Short descriptive text snippets:

══════════

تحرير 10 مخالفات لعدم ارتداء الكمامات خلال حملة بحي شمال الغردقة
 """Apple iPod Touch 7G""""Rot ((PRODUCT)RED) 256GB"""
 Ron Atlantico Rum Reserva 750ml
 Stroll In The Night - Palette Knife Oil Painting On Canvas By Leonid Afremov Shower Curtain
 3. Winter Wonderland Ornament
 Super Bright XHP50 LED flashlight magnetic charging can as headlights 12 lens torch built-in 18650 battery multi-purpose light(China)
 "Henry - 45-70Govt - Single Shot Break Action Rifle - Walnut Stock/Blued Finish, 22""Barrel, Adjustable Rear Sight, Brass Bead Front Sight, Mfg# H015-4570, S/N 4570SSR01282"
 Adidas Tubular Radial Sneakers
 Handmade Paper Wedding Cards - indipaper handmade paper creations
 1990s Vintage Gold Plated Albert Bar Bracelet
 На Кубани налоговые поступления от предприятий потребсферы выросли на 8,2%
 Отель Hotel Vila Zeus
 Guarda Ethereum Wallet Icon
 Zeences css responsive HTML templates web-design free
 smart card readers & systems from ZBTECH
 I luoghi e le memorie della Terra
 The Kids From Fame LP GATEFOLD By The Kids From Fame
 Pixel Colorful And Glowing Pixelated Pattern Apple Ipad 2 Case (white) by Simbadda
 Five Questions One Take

══════════

PROBLEM: Could you write out, unchanged, the line with "1990s Vintage Gold" and every line after it in the data above?

EXERCISE OUTPUT:
 1990s Vintage Gold Plated Albert Bar Bracelet
 На Кубани налоговые поступления от предприятий потребсферы выросли на 8,2%
 Отель Hotel Vila Zeus
 Guarda Ethereum Wallet Icon
 Zeences css responsive HTML templates web-design free
 smart card readers & systems from ZBTECH
 I luoghi e le memorie della Terra
 The Kids From Fame LP GATEFOLD By The Kids From Fame
 Pixel Colorful And Glowing Pixelated Pattern Apple Ipad 2 Case (white) by Simbadda
 Five Questions One Take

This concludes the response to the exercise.